マタイの福音書を見ると、「心の貧しい者は幸いです。天の御国はその人たちのものだから」(マタイ5:3)が、最初に公に語られた宣言として記されています。ここでもイエスは、先に見たイザヤ61:1、2の預言、「貧しい者に良い知らせを伝え・・・」を念頭に、暗に、ご自分が預言された「メシア」であることを証しされました。
マルコの福音書では、次の言葉をもって宣教が開始されたとあります。「時が満ち、神の国は近くなった。悔い改めて福音を信じなさい」(マルコ1:15)。ここでもイエスは、ご自分が約束された「神の国」を実現する「キリスト」であることを宣言されました。
さらにヨハネの福音書を見ると、バプテスマのヨハネが、「というのは、律法はモーセによって与えられ、恵みとまことはイエス・キリストによって実現したからである」(ヨハネ1:17)という証言をもって、ヨハネの福音書の話が展開されていきます。ここでも、イエスが約束された「キリスト」であり、ここに「救い主」が与えられるという約束が実現されたことが告げられています。
イエスは、こうした公の宣言を皮切りに、ご自分が「メシア」(キリスト)であることのしるしを行っていきました。多くの病人を癒やし、多くの奇跡を行い、多くの人の罪を赦(ゆる)し、彼らを支配していた「死の恐怖」を取り除いていかれました。そのしるしの最後が、十字架でした。ですから十字架で殺される前、「あなたは、ほむべき方の子、キリストですか」(マルコ14:61)と尋ねられると、「わたしは、それです」(マルコ14:62)と答えられました。そして、十字架にかけられ、殺されます。
ところが、何と3日目に死からよみがえられました。イエスは、よみがえった姿を人々に見せることで、ご自分こそ死に打ち勝つ「キリスト」であり、人々を「死」から贖い出せる唯一の「救い主」であることを証明されたのです。イエスの十字架の死は、まさに人を「死の恐怖」の奴隷として苦しめてきた「死」を滅ぼし、一生涯「死の恐怖」の奴隷となった人々を解放するためでした。
「そこで、子たちはみな血と肉とを持っているので、主もまた同じように、これらのものをお持ちになりました。これは、その死によって、悪魔という、死の力を持つ者を滅ぼし、一生涯死の恐怖につながれて奴隷となっていた人々を解放してくださるためでした」(ヘブル2:14、15)
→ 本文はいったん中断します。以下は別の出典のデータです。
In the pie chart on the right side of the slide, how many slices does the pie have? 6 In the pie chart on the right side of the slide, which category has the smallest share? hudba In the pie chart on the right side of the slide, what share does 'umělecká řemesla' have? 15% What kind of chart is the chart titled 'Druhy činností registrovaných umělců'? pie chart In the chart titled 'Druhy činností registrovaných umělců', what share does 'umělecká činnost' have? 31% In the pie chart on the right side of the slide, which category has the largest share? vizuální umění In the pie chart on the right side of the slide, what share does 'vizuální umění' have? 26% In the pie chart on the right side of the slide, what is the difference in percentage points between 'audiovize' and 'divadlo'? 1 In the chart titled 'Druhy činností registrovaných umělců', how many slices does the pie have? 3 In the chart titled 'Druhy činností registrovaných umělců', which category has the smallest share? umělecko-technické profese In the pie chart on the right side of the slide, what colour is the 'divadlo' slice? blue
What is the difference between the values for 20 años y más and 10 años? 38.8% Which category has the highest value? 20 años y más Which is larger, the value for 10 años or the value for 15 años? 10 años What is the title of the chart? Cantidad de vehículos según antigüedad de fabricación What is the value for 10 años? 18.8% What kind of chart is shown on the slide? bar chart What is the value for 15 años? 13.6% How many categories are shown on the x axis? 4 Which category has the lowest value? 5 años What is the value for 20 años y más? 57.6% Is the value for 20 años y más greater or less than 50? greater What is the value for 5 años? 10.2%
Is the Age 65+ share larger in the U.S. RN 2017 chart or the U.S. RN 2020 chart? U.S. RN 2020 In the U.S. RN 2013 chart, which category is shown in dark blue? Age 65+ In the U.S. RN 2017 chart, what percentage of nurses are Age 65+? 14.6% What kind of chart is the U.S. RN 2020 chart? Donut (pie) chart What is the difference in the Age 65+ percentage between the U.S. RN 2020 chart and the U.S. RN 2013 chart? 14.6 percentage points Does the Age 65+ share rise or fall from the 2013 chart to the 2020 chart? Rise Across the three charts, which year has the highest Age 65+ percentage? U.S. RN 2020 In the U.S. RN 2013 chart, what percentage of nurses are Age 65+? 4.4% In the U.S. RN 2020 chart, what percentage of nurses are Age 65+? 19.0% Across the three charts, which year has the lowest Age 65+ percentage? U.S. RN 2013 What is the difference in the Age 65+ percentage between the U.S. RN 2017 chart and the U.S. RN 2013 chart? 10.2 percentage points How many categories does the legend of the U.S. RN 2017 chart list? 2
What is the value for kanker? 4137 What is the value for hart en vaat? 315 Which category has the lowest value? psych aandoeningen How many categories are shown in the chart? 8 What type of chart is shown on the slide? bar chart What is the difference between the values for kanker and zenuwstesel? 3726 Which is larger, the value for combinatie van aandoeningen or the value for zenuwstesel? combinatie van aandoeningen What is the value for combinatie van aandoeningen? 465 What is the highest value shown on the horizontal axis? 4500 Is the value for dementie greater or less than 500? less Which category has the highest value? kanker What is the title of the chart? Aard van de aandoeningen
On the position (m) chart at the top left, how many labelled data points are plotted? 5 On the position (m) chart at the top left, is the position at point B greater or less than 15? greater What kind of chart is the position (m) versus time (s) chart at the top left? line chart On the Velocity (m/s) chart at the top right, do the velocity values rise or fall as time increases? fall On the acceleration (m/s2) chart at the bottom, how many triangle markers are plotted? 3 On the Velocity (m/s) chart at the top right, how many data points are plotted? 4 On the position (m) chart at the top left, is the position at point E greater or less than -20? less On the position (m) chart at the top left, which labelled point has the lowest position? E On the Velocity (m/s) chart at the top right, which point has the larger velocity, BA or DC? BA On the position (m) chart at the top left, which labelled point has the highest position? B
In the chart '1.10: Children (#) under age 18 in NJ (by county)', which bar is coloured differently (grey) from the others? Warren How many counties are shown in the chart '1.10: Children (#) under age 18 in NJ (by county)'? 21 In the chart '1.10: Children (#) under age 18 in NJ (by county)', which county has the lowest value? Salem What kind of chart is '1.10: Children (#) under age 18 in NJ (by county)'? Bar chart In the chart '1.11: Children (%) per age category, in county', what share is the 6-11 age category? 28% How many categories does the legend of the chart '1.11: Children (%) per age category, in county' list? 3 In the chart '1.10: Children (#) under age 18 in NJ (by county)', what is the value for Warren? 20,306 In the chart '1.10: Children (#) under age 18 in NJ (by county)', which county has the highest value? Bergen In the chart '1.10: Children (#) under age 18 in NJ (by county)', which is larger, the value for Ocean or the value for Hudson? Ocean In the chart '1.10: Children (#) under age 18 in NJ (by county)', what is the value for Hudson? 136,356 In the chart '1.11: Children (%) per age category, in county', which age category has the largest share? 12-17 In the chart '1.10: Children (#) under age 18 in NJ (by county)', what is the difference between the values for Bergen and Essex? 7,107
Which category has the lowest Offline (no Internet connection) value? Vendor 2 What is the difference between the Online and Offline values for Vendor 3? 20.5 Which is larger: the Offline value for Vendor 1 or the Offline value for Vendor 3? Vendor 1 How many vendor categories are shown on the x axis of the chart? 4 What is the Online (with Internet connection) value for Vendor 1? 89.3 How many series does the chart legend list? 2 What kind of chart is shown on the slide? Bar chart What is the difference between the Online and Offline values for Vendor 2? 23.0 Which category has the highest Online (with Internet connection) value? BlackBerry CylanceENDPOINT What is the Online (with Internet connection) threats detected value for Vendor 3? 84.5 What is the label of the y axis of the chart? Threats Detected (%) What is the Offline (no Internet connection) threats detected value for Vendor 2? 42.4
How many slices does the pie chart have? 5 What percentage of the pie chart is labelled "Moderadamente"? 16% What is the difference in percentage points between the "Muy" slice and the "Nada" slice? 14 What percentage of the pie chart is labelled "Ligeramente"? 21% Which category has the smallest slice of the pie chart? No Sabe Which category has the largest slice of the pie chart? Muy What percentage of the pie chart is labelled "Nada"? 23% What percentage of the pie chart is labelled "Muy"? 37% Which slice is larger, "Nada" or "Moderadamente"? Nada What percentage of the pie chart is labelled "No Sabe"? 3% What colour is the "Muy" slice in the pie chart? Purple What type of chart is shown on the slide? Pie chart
イエスこそが、まことに神が約束された「彼」、「キリスト」でした。「悪」となって君臨してきた「死」を滅ぼし、人を「死の恐怖」の奴隷から解放するために来られた「キリスト」でした。イエスは、そのことを死からよみがえることで証しされたのです。
人々はよみがえられたイエスの姿を見て、この方こそ「キリスト」であったと証言するようになりました。「死」から贖い出せる唯一の「救い主」であることを証しするようになりました。ここに、イエス・キリストという言い方が誕生します。
イエスのよみがえりはまことに真実であったため、人々はどのような迫害の中にあってもイエスはキリストだと信じ続け、この良き知らせを世界中に伝えるようになりました。それにより、イエスをキリストとして信じる人たちの群れが世界中に広がり、今や、イエス・キリストを信じるクリスチャンは世界中に誕生しました。それを国の教えとする国家も、幾つも生まれました。
こうしたクリスチャンの広がりを支えたのは、何より人々がイエス・キリストを信じたことで神に愛される自分を知り、死の先に「希望」を見いだせるようになったからにほかなりません。この「希望」が人々を「死の恐怖」の奴隷から解放し、ここに神が言われた、「捕らわれ人には解放を、囚人には釈放を告げ」(イザヤ61:1)の成就がありました。人々は、まことに死に支配された闇の中に、輝く光を見たのです。それ故、キリストが地上に来られたことを祝うクリスマスは、世界で最も大きなお祝いとなりました。